Mercuri also echoed concerns raised during a symposium held last month in Seattle during the annual conference of the American Association for the Advancement of Science, where five computer scientists blasted current touch-screen systems for their perceived lack of security, accuracy in tallying and accountability in an audit or recount.

"The issue of accountability seems to be a no-brainer," said Peter Neumann, a principal scientist with SRI International's Computer Science Laboratory in Menlo Park, Calif. "Yet we're dealing with machines that have zero accountability."

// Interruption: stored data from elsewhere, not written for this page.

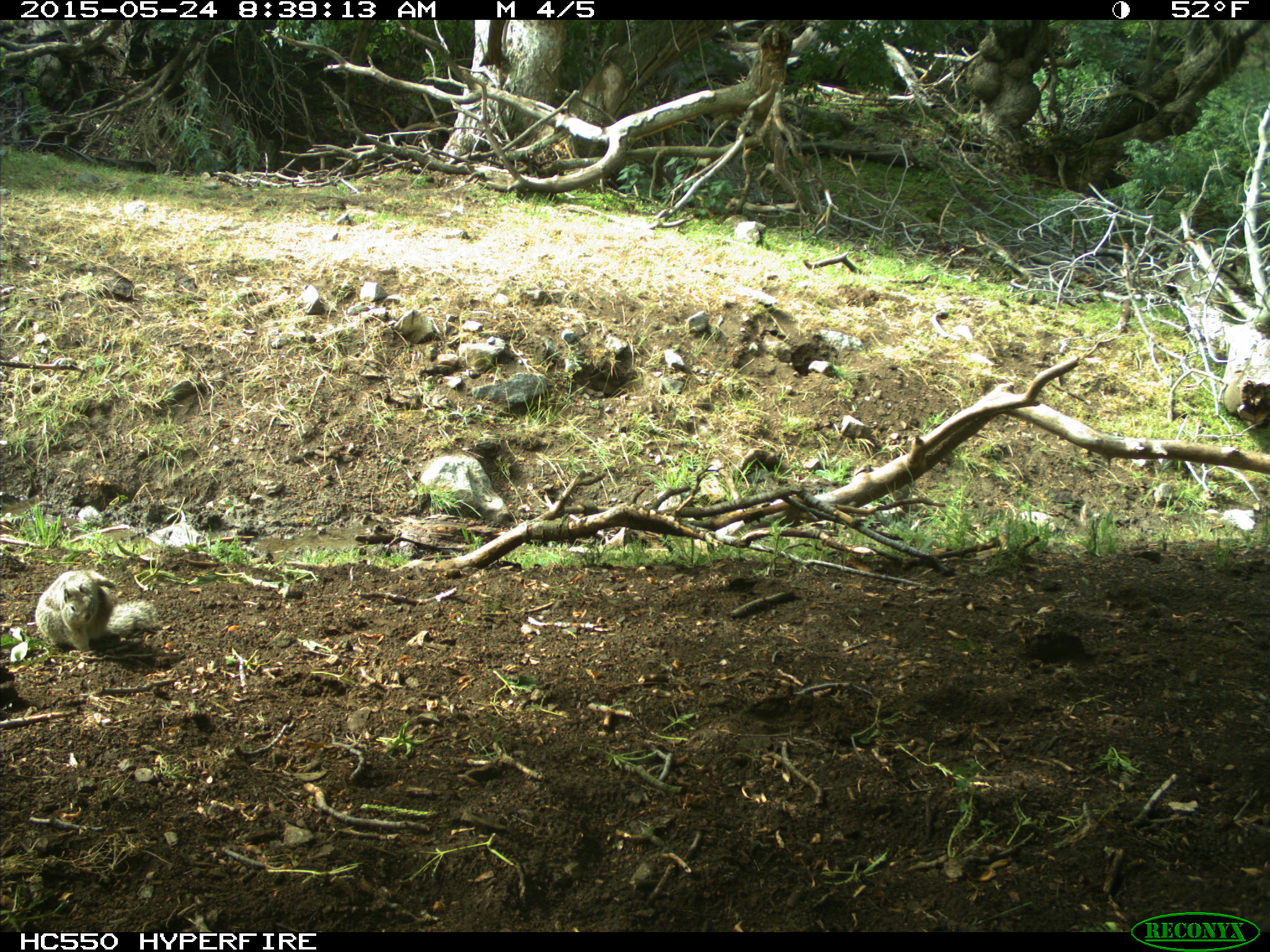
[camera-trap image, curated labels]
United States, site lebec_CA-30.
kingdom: Animalia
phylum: Chordata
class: Mammalia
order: Rodentia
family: Sciuridae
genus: Otospermophilus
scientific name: Otospermophilus beecheyi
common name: california ground squirrel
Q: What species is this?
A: Otospermophilus beecheyi (california ground squirrel).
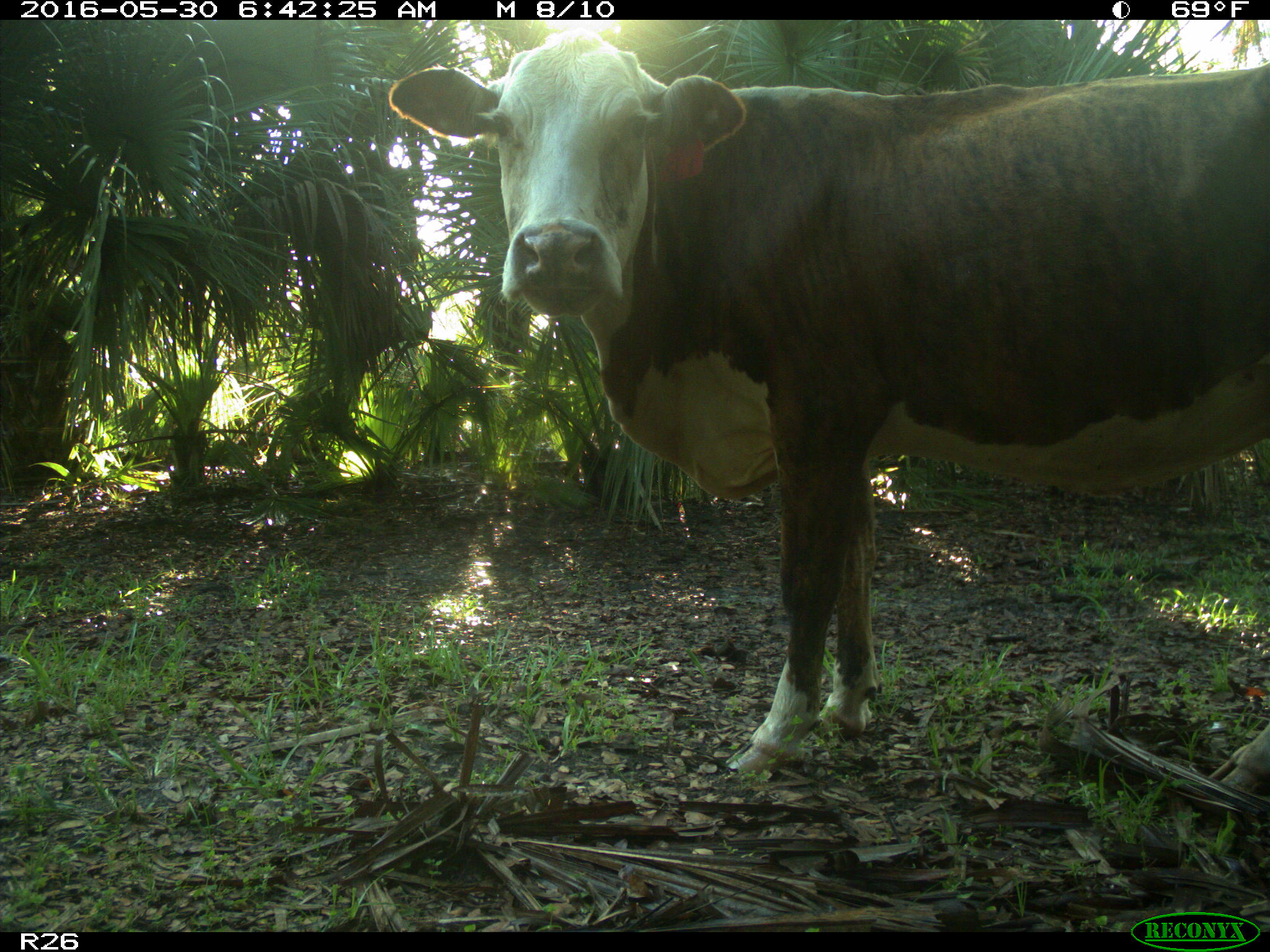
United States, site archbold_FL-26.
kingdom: Animalia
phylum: Chordata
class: Mammalia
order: Artiodactyla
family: Bovidae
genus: Bos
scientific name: Bos taurus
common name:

Bear, in a phone interview last week, said many of the computer security specialists critical of touch-screen technology aren't necessarily familiar with how elections are run.

"Voting doesn't take place in a vacuum," he said, pointing out that checks and balances have been built into the voting process.

Among those concerns, election officials in New York City, Nassau and Suffolk counties and Maryland listed accessibility for those with disabilities, ease of use in multilingual voting districts, and wear and tear from a high volume of voters.

For today's primary, Maryland plans to use touch-screen voting for every jurisdiction except Baltimore County.

"The voters love it. They really do," said Linda Lamone, the state's administrator of elections.

In New York, election officials are waiting for the state to complete its vetting process of voting machines that meet the new federal and state standards. But touch-screen machines have been well received among New York City and Long Island officials.

Eleanor Sciglibaglio, the chief clerk of the Board of Elections for Nassau County, praised the user-friendliness and multilingual adaptability of touch-screen technology.

"It's like an ATM, but instead of money you get an elected official," she said.

Several of the computer scientists meeting in Seattle pointed out that ATMs provide receipts for all transactions to protect against fraud or mistakes, whereas no system is in place to do the same with anonymous voters.

In response, Bear said the technology for such a verification system already exists, but its availability would depend upon demand.

"I think everyone thinks there needs to be verification, but the question is to what degree," said Robert Garfinkle, the Republican commissioner of the Suffolk County Board of Elections. "In the voters' minds, they need to be satisfied that they have a machine that's reliable and will actually cast their votes."

In the absence of universal support for any one voting machine or verification system, however, that goal still faces plenty of obstacles.